Experimental work was carried out to determine the effect of varying a number of the process steps in the protocol described above. In this work, the following was determined.

The concentration of the priming solution was found to be important. In the protocol above, a 10 mM EDTA/PBS priming solution is utilised and gives good results. However, decreasing this concentration to 5 mM EDTA/PBS produced undesirable streaky precipitation in the device prior to introduction of blood, as did use of an acid-citrate-dextrose solution.

The timing of hematoxylin staining in step 17 was also found to be important. A lower duration of hematoxylin staining, was found to give the best results, avoiding overstaining which can obscure cellular content.
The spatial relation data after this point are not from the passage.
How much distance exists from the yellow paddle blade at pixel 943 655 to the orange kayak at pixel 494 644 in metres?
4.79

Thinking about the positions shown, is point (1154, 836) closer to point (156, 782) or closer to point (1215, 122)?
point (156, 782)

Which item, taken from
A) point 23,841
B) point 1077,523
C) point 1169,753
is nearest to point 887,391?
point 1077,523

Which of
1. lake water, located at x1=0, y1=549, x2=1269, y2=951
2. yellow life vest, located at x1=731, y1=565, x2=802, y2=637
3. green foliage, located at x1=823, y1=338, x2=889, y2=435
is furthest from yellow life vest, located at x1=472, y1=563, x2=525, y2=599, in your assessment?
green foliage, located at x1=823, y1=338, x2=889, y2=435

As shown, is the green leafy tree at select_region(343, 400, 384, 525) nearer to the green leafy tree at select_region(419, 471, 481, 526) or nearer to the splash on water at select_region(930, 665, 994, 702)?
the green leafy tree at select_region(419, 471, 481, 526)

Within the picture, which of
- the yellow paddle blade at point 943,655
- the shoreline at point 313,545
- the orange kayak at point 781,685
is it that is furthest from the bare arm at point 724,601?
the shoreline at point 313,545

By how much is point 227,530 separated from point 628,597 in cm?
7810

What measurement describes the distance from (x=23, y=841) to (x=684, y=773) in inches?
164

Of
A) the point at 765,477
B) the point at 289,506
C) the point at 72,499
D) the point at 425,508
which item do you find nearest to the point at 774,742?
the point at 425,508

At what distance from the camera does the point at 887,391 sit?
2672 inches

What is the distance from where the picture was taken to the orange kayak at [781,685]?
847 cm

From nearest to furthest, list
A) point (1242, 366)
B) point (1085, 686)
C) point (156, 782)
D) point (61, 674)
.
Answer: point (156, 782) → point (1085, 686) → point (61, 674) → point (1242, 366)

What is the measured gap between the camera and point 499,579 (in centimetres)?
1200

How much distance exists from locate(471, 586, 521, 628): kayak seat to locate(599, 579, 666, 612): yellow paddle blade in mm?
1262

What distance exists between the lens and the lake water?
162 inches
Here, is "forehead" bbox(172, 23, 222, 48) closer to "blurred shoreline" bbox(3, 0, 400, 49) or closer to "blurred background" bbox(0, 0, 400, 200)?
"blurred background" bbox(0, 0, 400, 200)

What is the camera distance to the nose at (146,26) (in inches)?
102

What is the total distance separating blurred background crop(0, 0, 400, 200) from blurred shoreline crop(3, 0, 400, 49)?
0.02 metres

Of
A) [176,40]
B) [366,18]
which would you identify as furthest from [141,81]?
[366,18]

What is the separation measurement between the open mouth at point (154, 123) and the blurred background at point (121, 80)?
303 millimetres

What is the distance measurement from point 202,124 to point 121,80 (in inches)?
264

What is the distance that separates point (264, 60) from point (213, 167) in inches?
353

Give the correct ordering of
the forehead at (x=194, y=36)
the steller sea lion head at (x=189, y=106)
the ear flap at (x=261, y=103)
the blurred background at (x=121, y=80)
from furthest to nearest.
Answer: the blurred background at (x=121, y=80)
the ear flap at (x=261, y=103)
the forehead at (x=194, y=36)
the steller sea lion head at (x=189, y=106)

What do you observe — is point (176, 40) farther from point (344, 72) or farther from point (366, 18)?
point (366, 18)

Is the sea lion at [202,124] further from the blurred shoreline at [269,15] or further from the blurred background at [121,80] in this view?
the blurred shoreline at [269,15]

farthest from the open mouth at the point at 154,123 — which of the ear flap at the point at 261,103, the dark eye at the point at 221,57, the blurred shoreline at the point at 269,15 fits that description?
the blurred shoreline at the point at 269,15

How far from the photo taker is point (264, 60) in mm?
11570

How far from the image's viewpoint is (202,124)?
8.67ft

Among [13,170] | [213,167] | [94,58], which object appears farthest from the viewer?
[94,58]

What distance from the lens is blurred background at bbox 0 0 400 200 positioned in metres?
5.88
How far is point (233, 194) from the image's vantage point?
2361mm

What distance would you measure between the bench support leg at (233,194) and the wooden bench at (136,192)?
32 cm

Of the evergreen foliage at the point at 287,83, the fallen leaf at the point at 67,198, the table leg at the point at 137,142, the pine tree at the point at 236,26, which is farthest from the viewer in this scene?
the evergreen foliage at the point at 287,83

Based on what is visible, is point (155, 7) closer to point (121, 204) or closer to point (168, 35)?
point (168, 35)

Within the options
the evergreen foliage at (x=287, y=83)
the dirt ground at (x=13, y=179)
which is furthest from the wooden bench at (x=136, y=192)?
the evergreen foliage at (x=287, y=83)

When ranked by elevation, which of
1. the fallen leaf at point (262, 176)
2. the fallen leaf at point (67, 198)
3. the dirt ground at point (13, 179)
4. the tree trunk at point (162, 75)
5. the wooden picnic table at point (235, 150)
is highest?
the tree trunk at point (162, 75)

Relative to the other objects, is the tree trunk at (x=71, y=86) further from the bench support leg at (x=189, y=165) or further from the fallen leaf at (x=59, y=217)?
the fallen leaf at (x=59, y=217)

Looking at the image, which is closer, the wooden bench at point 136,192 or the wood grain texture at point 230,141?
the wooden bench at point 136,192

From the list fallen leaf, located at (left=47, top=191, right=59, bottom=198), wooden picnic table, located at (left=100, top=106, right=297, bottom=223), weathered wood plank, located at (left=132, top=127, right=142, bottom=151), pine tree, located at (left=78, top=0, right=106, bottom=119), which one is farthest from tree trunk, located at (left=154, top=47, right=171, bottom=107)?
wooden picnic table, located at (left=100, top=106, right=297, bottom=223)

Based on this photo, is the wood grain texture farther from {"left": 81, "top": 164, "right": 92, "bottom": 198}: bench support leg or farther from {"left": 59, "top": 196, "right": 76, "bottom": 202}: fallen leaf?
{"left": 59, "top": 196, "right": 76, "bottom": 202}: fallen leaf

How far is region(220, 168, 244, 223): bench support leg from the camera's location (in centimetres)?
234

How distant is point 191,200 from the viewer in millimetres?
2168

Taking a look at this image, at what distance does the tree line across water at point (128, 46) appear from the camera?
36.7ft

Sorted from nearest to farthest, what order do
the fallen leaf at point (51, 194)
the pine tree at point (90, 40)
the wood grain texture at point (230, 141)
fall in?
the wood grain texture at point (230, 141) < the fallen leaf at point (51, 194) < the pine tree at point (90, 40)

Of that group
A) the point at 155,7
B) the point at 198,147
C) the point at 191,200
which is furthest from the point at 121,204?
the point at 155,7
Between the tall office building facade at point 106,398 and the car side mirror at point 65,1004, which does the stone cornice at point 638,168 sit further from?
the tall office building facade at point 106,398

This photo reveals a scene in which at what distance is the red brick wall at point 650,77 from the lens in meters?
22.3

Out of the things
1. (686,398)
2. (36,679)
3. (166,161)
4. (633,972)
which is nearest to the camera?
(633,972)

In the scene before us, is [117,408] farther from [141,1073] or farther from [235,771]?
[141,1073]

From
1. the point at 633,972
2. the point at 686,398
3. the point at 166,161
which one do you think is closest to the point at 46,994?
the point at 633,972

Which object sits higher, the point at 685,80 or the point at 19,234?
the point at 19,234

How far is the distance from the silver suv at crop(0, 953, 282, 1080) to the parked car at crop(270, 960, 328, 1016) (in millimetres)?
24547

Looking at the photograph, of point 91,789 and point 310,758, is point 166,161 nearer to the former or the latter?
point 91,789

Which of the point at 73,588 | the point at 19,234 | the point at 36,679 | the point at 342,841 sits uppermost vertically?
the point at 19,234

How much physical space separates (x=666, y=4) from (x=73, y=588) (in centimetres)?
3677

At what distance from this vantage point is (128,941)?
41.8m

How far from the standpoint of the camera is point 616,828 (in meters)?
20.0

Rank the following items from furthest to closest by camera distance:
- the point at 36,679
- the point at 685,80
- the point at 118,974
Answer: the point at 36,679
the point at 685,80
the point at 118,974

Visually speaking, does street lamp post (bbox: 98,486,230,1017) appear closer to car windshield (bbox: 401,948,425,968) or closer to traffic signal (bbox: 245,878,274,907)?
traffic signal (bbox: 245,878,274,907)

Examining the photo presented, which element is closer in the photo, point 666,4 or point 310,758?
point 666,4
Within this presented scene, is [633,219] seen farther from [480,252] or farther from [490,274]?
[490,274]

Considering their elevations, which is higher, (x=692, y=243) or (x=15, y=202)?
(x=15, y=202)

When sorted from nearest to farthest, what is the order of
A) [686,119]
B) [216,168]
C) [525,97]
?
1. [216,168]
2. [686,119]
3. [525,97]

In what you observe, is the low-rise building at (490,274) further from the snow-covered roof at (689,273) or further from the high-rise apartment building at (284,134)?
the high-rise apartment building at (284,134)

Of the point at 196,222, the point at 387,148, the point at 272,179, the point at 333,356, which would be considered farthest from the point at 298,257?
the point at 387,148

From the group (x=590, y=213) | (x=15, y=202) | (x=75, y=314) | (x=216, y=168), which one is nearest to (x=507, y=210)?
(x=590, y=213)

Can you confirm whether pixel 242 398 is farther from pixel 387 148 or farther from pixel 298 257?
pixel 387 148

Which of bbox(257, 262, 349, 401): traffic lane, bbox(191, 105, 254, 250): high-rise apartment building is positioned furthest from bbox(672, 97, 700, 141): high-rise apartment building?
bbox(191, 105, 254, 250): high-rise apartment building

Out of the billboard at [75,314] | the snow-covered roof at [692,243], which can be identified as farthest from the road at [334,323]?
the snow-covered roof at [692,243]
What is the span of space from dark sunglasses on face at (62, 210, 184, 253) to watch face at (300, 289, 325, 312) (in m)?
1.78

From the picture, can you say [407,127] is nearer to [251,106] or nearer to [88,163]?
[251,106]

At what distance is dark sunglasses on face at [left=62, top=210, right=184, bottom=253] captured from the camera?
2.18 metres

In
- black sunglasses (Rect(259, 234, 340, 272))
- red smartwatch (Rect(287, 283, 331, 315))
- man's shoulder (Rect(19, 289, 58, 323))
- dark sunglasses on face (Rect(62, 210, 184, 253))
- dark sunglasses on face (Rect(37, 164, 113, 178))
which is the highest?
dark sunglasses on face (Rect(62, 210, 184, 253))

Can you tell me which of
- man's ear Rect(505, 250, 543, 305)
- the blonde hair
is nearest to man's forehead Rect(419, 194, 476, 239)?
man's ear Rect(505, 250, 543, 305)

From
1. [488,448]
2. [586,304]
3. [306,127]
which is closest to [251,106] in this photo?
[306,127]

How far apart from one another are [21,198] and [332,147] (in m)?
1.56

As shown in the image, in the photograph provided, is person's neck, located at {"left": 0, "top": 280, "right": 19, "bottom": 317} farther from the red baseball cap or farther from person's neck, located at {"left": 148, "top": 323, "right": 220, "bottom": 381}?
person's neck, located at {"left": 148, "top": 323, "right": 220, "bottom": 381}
In addition, a dilution of the eosin solution to a ratio of about 1:5 in deionised water, to give a working concentration of 0.1%, was found to be optimal in avoiding stain precipitation.

Whilst specific components have been described above as making up the embodiments described above, it is envisaged that, even when not explicitly stated above, alternative components may be substituted therefore, where those alternative components are substantially functionally equivalent to those described above. In the embodiments set forth below, and of the recited embodiments can be combined with any of the previously described embodiments. That is, where a particular claim is dependent upon another claim, it should be understood that the present disclosure includes such claim also being dependent upon any other previously recited claim.